A solução SaaS também tem a vantagem de não estar limitado a uma única instalação como muitas vezes acontece com os softwares tradicionais. Assim, um advogado que assine uma solução jurídica SaaS poderia usar a interface web de sua casa, escritório ou qualquer outro local com acesso à internet sem a necessidade de adquirir licenças adicionais para cada computador. Em outras palavras, o acesso está ligado ao indivíduo (e mais especificamente ao seu login e senha) ao invés do computador. Isto pode ser particularmente útil para a continuidade dos negócios, como em caso de advogados afastados do escritório por chuvas ou em viagem, trabalhando normalmente a partir de qualquer computador conectado à internet.

Isto posto, o componente de "internet" do software SaaS conduz a uma desvantagem significativa: uma vez que o software é acessado via web, um advogado que está sem acesso à internet por qualquer motivo não será capaz de acessar seu sistema.
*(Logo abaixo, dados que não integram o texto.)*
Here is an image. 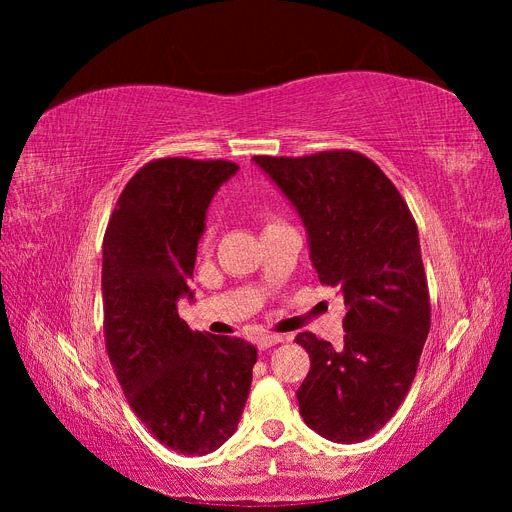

Alguns fornecedores oferecem a capacidade de "sincronizar" alguns dados para um computador local (por exemplo, um catálogo de endereços, calendário, etc.), mas isso fornece apenas uma funcionalidade limitada.

Algumas dúvidas/questões a serem consideradas sobre a disponibilidade de acesso:

              Quantas vezes eu preciso acessar meu sistema jurídico quando estou fora do escritório?

              O SaaS é compatível com minha plataforma preferida para navegação?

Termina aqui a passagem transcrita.